Dharmaraj, Ramaswamy, Sadagopan and Murugesan challenged the order of the sessions court in the High Court bench at Madurai which upheld the punishment of all leaving Dharmaraj, whose sentence was reduced to 6 month imprisonment on 10 June 2020 which also ordered disbursement of ₹40 lakh to the victims.

==Aftermath==
The funeral of the 42 killed in the fire was performed on 24 January 2004 on the banks of river Kaveri. Fourteen families attended the funeral. The ghat, which had a capacity to accommodate three funerals at a time, was expanded to have more funerals at the same time. The bride, Jayashri suffered depression on account of the event.
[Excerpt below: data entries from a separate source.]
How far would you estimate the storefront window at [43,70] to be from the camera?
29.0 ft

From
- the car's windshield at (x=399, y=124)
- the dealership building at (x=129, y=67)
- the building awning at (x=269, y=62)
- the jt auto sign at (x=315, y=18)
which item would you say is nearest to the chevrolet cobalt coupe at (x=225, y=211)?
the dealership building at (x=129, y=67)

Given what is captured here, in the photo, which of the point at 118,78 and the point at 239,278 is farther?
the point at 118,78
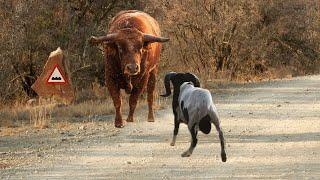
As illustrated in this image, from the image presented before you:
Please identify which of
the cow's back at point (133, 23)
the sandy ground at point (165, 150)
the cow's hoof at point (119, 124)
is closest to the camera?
the sandy ground at point (165, 150)

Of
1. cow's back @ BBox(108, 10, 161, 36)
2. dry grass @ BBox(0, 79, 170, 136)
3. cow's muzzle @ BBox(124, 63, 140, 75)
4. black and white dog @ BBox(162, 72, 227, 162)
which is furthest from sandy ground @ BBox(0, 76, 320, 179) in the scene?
cow's back @ BBox(108, 10, 161, 36)

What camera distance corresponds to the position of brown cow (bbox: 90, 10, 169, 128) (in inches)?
489

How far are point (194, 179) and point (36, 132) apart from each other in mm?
6630

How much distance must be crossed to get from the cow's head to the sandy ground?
4.15ft

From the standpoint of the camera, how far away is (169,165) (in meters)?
10.5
The fire is counted as one of four major blazes in the state, along with the Erwadi fire incident on 6 August 2001 that killed 30 mentally challenged people, Brihadeeswarar Temple fire on 7 June 1997 in which 48 people were killed and 2004 Kumbakonam School fire that killed 94 school children. The Director of Fire and Rescue Service indicated that the department would conduct minimum safety standard check on all marriage halls in the state. Chief Minister Jayalalithaa announced a cash relief of ₹50,000 each to the families of the deceased from the Chief Minister's Relief Fund, ₹40 lakh to people with heavy injuries and ₹6000 to those with minor injuries.

==Timeline==
- 23 January 2004 - Fire accident in a marriage hall in Srirangam where 42 were killed.
- 24 January 2004 - Funeral performed for all 42 killed in the accident in the banks of river Kaveri.
- 14 June 2012 - Ramasamy (65), the owner of the wedding hall to two years rigorous imprisonment. He was also ordered to pay a compensation of ₹50,000 each to the dependants of the victims and ₹10,000 each to those injured in the accident. Selvam, the thatch roof contractor, one of the six accused, died before the judgement. Dharmaraj, the videographer, was sentenced to one year rigorous imprisonment, Sadagopan to one year imprisonment and Murugesan to six months imprisonment.
- 10 June 2020 - A bench of Madras High Court in Madurai upholds the sentence of three and reduces the sentence of the photographer.